Mistral: The Most Powerful Open Source Model

Author: Jay Chou from Manchester

Reviewer: Los

Project Address:

mistralai/mistral-src: Reference implementation of Mistral AI 7B v0.1 model

This article aims to deeply analyze the key improvements of Mistral 7B and Mistral 8X7B.

Mistral AI is an AI company co-founded in Paris by three former employees of DeepMind and Meta. In September 2023, Mistral AI launched its first foundational large model, Mistral 7B, which immediately outperformed any open-source 7B model of similar parameter count at the time, even surpassing the best 13B parameter model – Llama 2 – 13B across all evaluation benchmarks, and excelling in inference, mathematics, and code generation compared to Llama 34B. More excitingly, in December of the same year, Mistral AI quickly launched the mixture of experts model Mistral 8x7b (there have been rumors that GPT-4 is also a combination of 8 expert models, and the release of Mistral 8 x 7b provides a possibility close to GPT-4 performance), which outperformed or matched Llama 2 70B and GPT-3.5 in all evaluated benchmarks. Additionally, in February of this year, Mistral continued to release their Mistral – large – 2402, whose performance is shown in Figure 1, indicating its capabilities are already very close to GPT-4 and have surpassed GPT-3.5 and other comparable models. However, since the specific technical paper has not yet been published, the author will not elaborate further.

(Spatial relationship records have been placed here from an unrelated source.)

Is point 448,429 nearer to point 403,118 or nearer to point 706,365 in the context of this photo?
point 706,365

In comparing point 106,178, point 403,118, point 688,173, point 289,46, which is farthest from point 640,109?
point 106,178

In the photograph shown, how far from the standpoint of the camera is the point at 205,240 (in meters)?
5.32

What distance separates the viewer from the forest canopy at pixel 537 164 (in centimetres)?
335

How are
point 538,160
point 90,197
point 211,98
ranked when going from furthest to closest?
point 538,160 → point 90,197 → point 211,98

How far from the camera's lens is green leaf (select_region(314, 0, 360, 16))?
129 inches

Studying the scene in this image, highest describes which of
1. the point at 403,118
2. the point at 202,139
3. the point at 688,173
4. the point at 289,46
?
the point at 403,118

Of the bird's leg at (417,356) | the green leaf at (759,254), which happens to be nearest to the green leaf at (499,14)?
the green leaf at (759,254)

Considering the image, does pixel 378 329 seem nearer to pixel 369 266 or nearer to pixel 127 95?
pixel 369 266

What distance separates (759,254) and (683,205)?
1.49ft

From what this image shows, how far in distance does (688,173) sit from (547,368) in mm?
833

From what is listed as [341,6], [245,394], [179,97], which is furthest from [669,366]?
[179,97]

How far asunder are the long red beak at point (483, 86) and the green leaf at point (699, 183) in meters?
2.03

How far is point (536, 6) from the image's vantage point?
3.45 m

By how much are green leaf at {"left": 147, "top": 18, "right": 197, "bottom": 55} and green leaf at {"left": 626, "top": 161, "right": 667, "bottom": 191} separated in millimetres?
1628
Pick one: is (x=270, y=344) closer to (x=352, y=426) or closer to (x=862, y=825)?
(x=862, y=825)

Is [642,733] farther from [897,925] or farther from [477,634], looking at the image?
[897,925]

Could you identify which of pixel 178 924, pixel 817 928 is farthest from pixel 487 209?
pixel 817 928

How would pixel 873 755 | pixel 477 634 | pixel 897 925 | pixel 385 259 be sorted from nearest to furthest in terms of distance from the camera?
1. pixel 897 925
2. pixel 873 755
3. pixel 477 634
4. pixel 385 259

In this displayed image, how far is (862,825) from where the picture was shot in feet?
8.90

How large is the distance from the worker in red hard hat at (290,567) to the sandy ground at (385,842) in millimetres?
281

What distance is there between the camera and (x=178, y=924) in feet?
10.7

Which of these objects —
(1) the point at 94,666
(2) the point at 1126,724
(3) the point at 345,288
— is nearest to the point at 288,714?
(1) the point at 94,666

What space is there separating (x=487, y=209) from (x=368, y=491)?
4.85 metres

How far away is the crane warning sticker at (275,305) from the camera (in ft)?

Mistral: The Most Powerful Open Source Model

▲Figure 1 | Comparison of GPT-4, Mistral Large (pre-trained), Claude 2, Gemini Pro 1.0, GPT 3.5, and LLaMA 2 70B on MMLU (Measuring Large-scale Multi-task Language Understanding) ©️【Deep Blue AI】compiled

Original paper for Mistral 7B: https://arxiv.org/pdf/2310.06825.pdf

Mistral 7B, as the first foundational large model launched by Mistral AI, borrowed many improvements from its predecessor LLaMa2, adopting GQA (Grouped Query Attention) and RoPE (Rotary Position Embedding). On this basis, Mistral AI further addressed the long text problem using SWA (Sliding Window Attention Mechanism), as shown in Figure 2, where Mistral 7B’s text length has reached 32K, while LLaMa2 only has 4K, and LLaMa1 only has 2K.

▲Figure 2 | Parameters of the Mistral 7B model ©️【Deep Blue AI】compiled

The author compared Mistral7B with various parameter versions of LLaMa, and the results are shown in Figure 3. It can be seen that Mistral 7B surpasses Llama 2-13B on all metrics and outperforms Llama 1-34B in most benchmark tests. Notably, Mistral 7B demonstrated exceptional performance in code, mathematics, and reasoning benchmark tests, closely approaching the code performance of Code-Llama-7B without sacrificing performance on non-code benchmark tests.

▲Figure 3 | Performance of Mistral 7B and different Llama models on various benchmarks ©️【Deep Blue AI】compiled

■Core 1: Sliding Window Attention SWA

▲Figure 4 | Comparison between basic self-attention and sliding window attention ©️【Deep Blue AI】compiled

Sliding Window Attention SWA is the most prominent innovation of Mistral 7B compared to the LLaMa series, primarily addressing the long text problem. Assuming everyone is familiar with the attention mechanism, as shown in Figure 4, when calculating vanilla attention, the attention values of every token in the generated sentence are computed. However, for long texts, in most cases, the closer the tokens are, the more relevant they are likely to be, so theoretically, it is not necessary to calculate the attention values for all tokens. Based on this, SWA was proposed, where it is important to note:

1) When facing this sequence: The cat sat on the.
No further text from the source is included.